Summary of this article
Form 16 alone may miss interest, dividends, and capital gains
Cross-check Form 26AS, AIS, and investment statements before filing
Early ITR filing can trigger income mismatches and refund delays
Wait for updated tax records before submitting your return
With Form 16 usually arriving by mid-June, salaried taxpayers are beginning to prepare their ITRs for AY 2026–27. But filing too quickly can create problems if taxpayers rely only on Form 16 and do not cross-check Form 26AS, Annual Information Statement (AIS), bank interest, dividend income, and capital gains statements. The story will explain why early-filing mistakes can lead to mismatches, revised returns, refund delays, or tax notices. It will be useful for salaried taxpayers, investors, and anyone with income beyond salary.
Form 16 Is Important, But It Is Not The Full Picture
Form 16 is something most salaried employees look forward to receiving every year, and understandably so. It tells you how much your employer paid you and how much tax was deducted on your behalf. But treating it as the final word before filing your Income Tax Return (ITR) is where many taxpayers go wrong.

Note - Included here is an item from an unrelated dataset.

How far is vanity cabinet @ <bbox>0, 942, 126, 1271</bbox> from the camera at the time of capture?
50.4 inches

The reality is that most people have income coming in from more than one place. Your savings account earns interest. You may have received dividends on shares or mutual funds. “Maybe you sold some stocks or redeemed a few mutual fund units during the year, or you have a rental property, or you did some freelance work on the side. None of that shows up in Form 16, because your employer simply has no way of knowing about it. If you file based on Form 16 alone, you are almost certainly under-reporting your income, even if unintentionally,” says Aarjav Jain, executive director and Non-Resident Indian (NRI) tax expert, Dinesh Aarjav and Associates Chartered Accountants.
Cross-Check Form 26AS, AIS, And Investment Statements
Taxpayers must ascertain that all Form 16 Tax Deducted at Source (TDS) entries show up in Form 26AS. Next, they must ensure AIS contains interest income, dividend income, securities transactions, mutual fund redemptions, and any other reportable transactions. “Bank statements must show interest on savings and fixed deposits. The investment broker and mutual fund statements must show capital gains and losses. Any discrepancies must be rectified prior to the form submission,” says Sandeep Bhalla, partner, Dhruva Advisors.
Filing Too Early Can Create Mismatches
There is also no real benefit to rushing through your filing the moment Form 16 lands in your inbox. TDS entries from banks, companies, and other deductors typically get updated in Form 26AS and AIS only by mid-June, after they have submitted their quarterly TDS returns. “The ITR utilities on the portal also tend to get their final updates around the same time. If you file before all of this has settled, your return may not match what the department's records show,” says Jain.
“If taxpayers file their returns before such information is fully reflected, there could be mismatches between the income reported in the return and the information available with the tax department,” says Bhalla.
The smarter move is to wait, collect everything, and go through AIS, TIS, and Form 26AS carefully before you hit submit. “If something looks off, get it sorted first. A few extra days of patience at this stage is far less painful than dealing with the fallout of a return that needs to be corrected after the fact,” says Jain.